The task:
Excluding images, repeat the data exactly as given.

Source records:
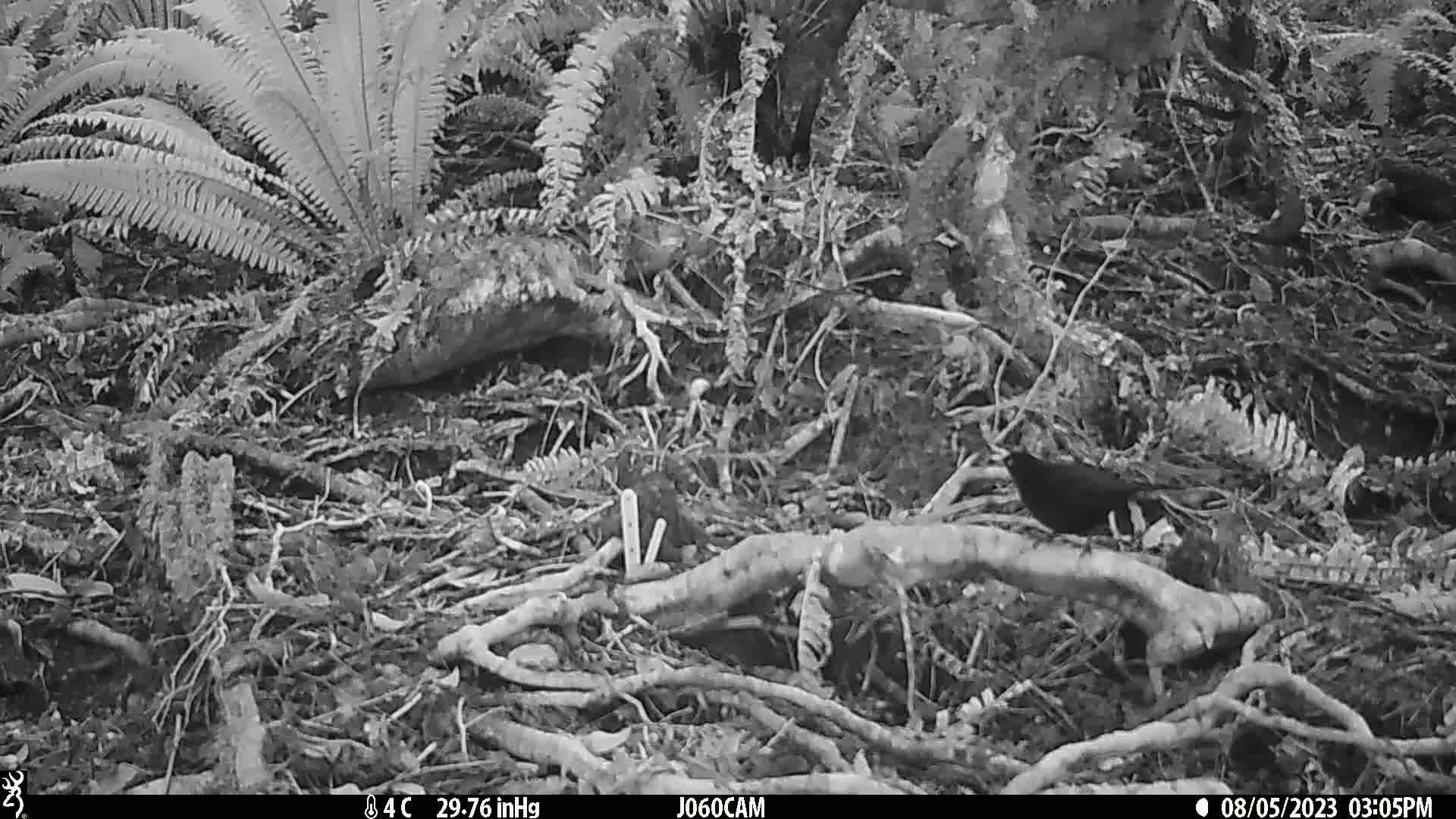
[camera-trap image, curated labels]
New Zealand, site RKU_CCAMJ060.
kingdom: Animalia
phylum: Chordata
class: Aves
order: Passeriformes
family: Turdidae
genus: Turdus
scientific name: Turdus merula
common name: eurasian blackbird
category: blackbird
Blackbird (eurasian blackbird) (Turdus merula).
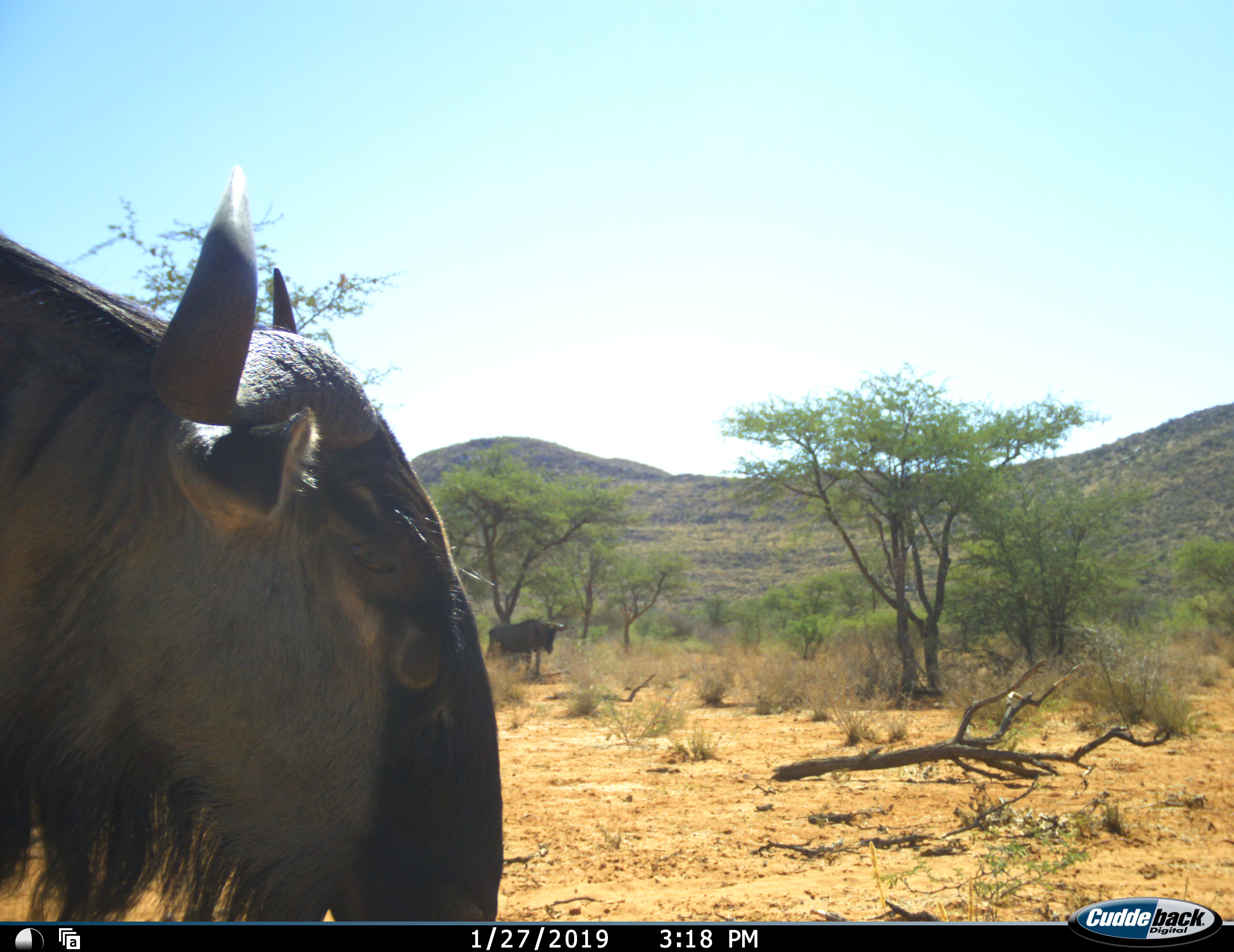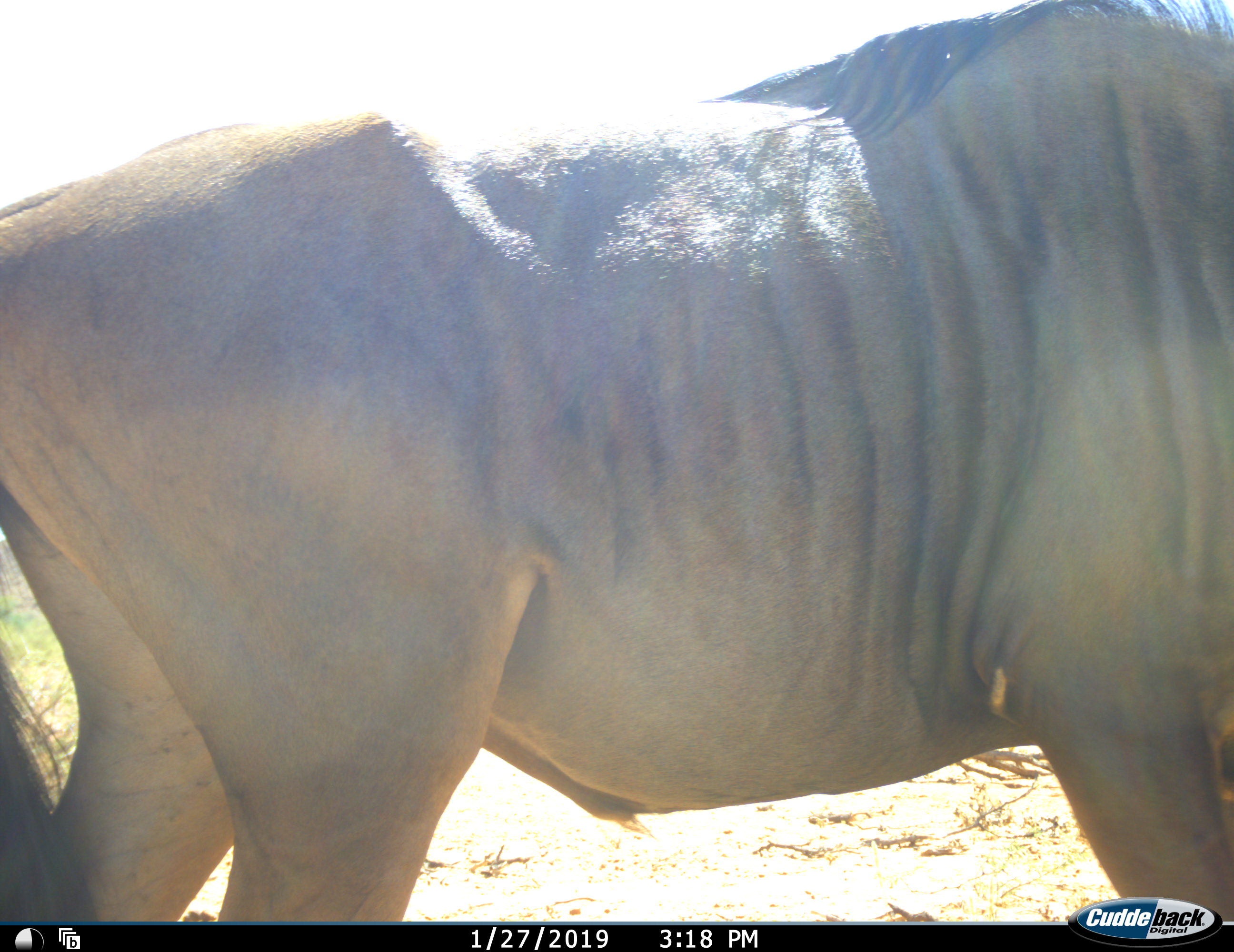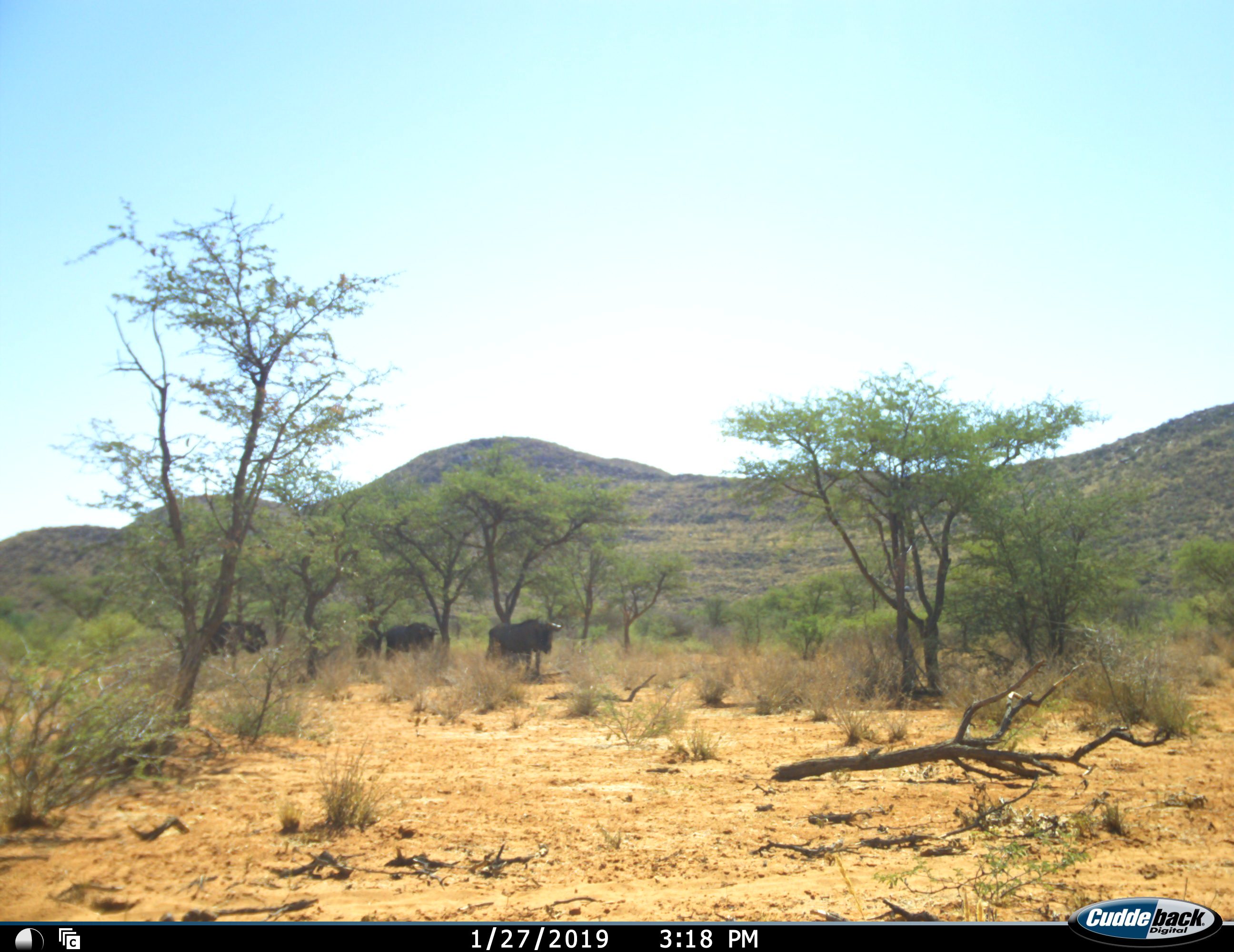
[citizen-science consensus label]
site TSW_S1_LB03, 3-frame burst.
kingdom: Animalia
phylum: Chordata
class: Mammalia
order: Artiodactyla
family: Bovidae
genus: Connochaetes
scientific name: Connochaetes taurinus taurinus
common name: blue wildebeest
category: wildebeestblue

Result for this task:
[camera-trap image, curated labels]
New Zealand, site RKU_CCAMJ060.
kingdom: Animalia
phylum: Chordata
class: Aves
order: Passeriformes
family: Turdidae
genus: Turdus
scientific name: Turdus merula
common name: eurasian blackbird
category: blackbird
Blackbird (eurasian blackbird) (Turdus merula).
[citizen-science consensus label]
site TSW_S1_LB03, 3-frame burst.
kingdom: Animalia
phylum: Chordata
class: Mammalia
order: Artiodactyla
family: Bovidae
genus: Connochaetes
scientific name: Connochaetes taurinus taurinus
common name: blue wildebeest
category: wildebeestblue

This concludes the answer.